The alert actually claimed that this was a directory traversal problem, which it is in one way as the following URI would download the web.xml for the user:

http://domain.com/filedownload.jsp?filename=../../WEB-INF/web.xml&filepath=some/directory/

Now obviously the 'directory traversal' part should be corrected by doing user input sanitising (Which this script does not yet do). However, the following URI also delivers the web.xml to the user, but input sanitisation for directory traversal would not help here, unless the sanitisation checks for 'WEB-INF' and other 'illegal' directories...

http://domain.com/filedownload.jsp?filename=web.xml&filepath=WEB-INF/

Is there a standardised way to prevent this in common servlet containers or does this need to be entirely managed by the developer of the code? I noticed that the Java 'normalize()' function would not strip out this directory from the user input.

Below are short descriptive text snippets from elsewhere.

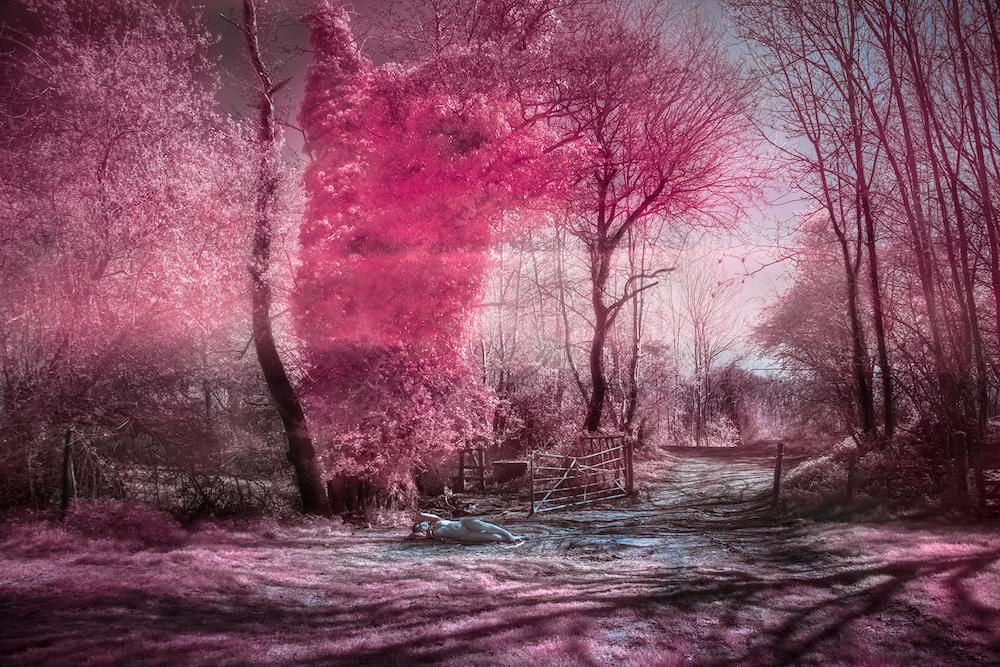 venus infrared 72dpi.jpg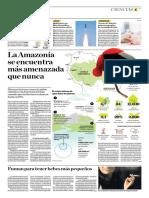 La Amazonía Se Encuentra Más Amenazada Que Nunca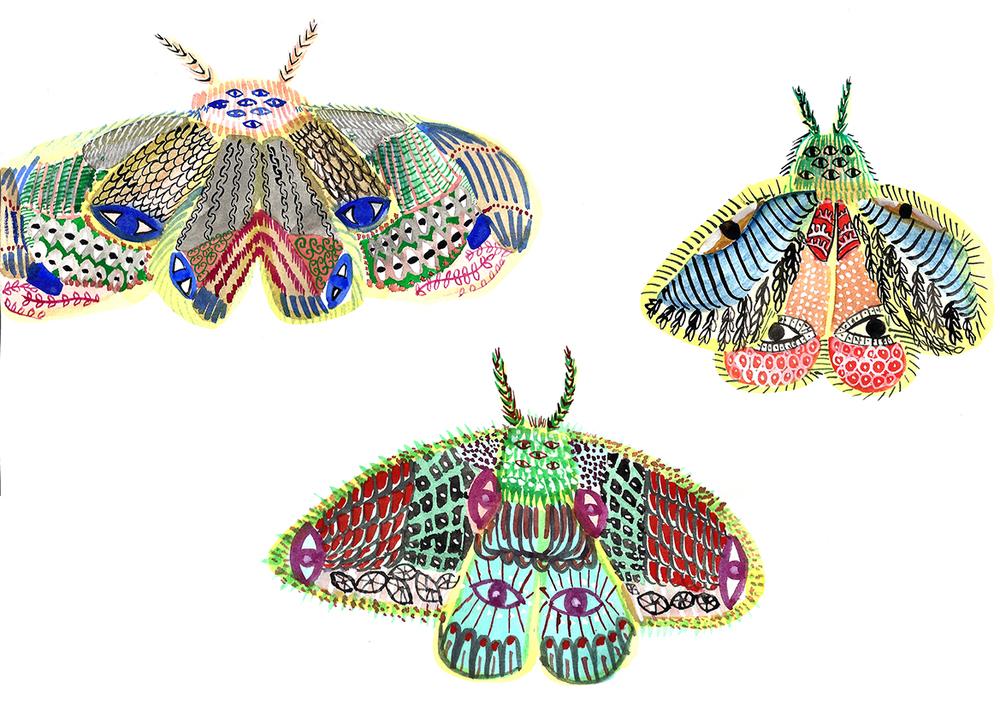 funny moths 100dpi.jpg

I tried searching for an answer for this, but all I could find was information about preventing the 'serving' of WEB-INF directly, but nothing about preventing it from being accessed from a JSP file itself.

Thanks,

Tom...

Tom17
  • 345
  • 4
  • 14
  • Sanitization is not a correct approach, IMO. The main problem is that you should not let the users specify a file name and even less a file path. Let them only choose some ID stored in a database row, that contains the actual path to the file, for example. Or at the very least, only let them specify a file name, and look for this file in a well-defined base directory on the server. – JB Nizet Mar 16 '16 at 23:00
  • This is old old code and they will not be re-engineering a new solution to fix this as the site will be going away at some point. But they will be needing to mitigate this error in the existing code. I agree that they should not be letting the user specify the file. It's not designed for user input, but is, I believe, used for generating download links, albeit very badly... – Tom17 Mar 16 '16 at 23:01

1 Answers1

1

You say the JSP page is using java.io.FileInputStream to read the file. That is a standard Java class that is not aware of the fact that it is running inside a servlet container.

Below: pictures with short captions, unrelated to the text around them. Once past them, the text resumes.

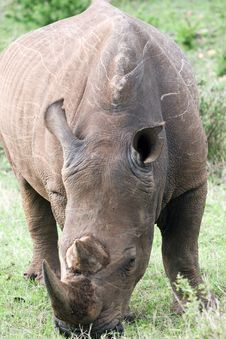 Free White Rhino Royalty Free Stock Image - 4648506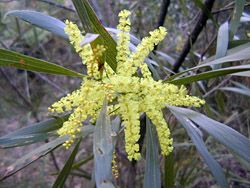 Bush Tucker Plant Foods - Acacia - Wattles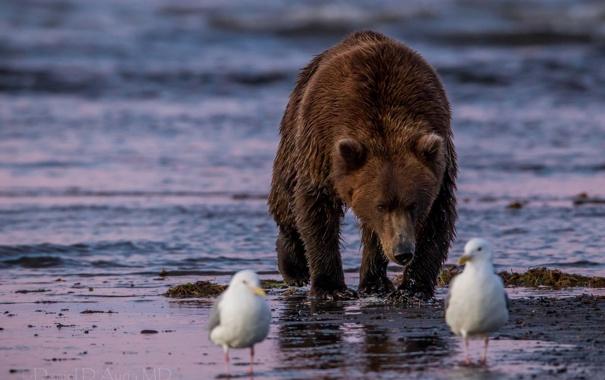 Фото обои птицы, чайки, медведь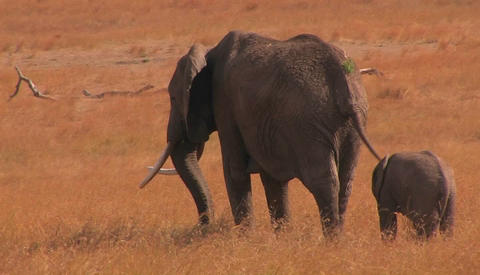 Mother and baby elephant in savanna in Africa Stock Video Footage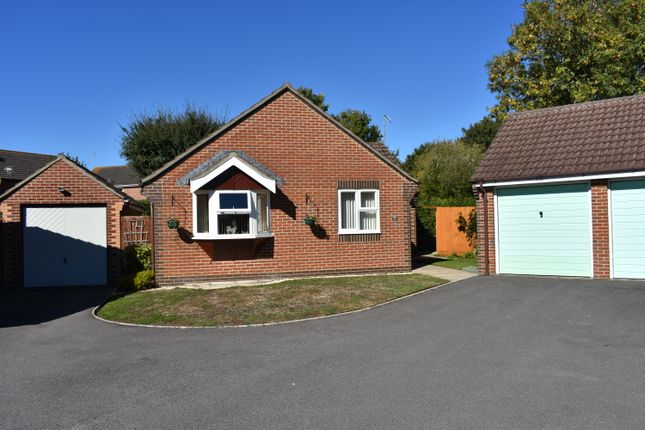 Thumbnail Detached bungalow for sale in Dashwood Close, Sturminster Newton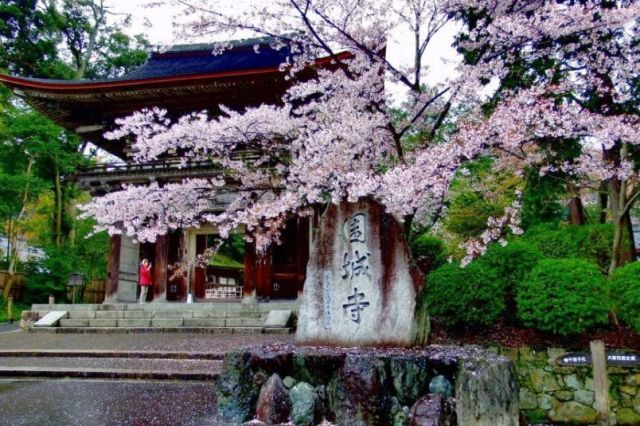 滋賀県の桜の名所の三井寺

So java.io.FileInputStream will be able to access any file that can be accessed by the user process the servlet container (JVM) is running under. There's nothing you could configure in the servlet container to prevent that.

You might like to make sure that files in other areas of the filesystem completely unrelated to the servlet container can't be accessed, e.g. like "/etc/passwd".

Assuming you're running on Linux, what does this URL do:

http://domain.com/filedownload.jsp?filename=passwd&filepath=/etc/

If it does return the file, you've got a bigger problem! Perhaps the security software (not sure what you're using?) that created the alerts will prevent download. If not, operating system file permissions can help, as long as the web server isn't running under root or other privileged account, but that's a short-term emergency fix only.

So no, there there no standardised way to prevent this in common servlet containers, and yes, it does need to be entirely managed by the developer of the code.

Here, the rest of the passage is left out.